Having a former president at the helm proved particularly productive, with foreign leaders and business people opening their doors — and their wallets — to the preternaturally sociable Mr. Clinton.


Among the charity’s accomplishments: Its Clinton Health Access Initiative — which is run by Ira C. Magaziner, who was a White House aide involved in Mrs. Clinton’s failed effort to overhaul the health care system in her husband’s first term — renegotiated the cost of H.I.V. drugs to make them accessible to 11.5 million people. The foundation helped bring healthier meals to more than 31,000 schools in the United States, and it has helped 105,000 farmers in East Africa increase their yields, according to the foundation’s tally.

In December 2008, shortly before Mrs. Clinton became secretary of state, Mr. Clinton released a list of more than 200,000 donors to defuse speculation about conflicts.

Soon after, Mrs.

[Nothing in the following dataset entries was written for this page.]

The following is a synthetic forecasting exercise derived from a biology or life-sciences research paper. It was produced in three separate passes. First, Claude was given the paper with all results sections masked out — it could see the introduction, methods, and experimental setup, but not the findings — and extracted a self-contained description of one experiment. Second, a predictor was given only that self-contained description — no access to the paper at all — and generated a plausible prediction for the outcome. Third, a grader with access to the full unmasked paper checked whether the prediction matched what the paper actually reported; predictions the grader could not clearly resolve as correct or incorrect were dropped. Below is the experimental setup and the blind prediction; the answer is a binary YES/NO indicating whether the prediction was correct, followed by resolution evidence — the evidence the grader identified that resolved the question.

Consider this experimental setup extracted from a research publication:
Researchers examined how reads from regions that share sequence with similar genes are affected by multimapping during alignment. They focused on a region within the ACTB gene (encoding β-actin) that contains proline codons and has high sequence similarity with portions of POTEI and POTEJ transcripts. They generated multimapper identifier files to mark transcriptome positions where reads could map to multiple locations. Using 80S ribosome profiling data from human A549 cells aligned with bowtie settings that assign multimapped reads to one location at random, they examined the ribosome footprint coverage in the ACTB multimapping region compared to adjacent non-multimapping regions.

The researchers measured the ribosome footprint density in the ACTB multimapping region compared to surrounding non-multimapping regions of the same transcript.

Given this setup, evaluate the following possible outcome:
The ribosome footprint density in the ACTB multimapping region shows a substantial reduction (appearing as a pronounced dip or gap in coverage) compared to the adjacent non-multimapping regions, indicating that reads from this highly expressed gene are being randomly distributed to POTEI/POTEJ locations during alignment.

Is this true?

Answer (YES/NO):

Clinton agreed to keep foundation matters separate from official business, including a pledge to “not participate personally and substantially in any particular matter that has a direct and predictable effect upon” the foundation without a waiver. The Obama White House had particularly disliked the gatherings of world leaders, academics and business people, called the Clinton Global Initiative, that the foundation was holding overseas. The foundation limited the conferences to domestic locations while Mrs. Clinton was secretary of state. o­n Thursday, Mr. Clinton said the gathering in September in New York would be the foundation’s last.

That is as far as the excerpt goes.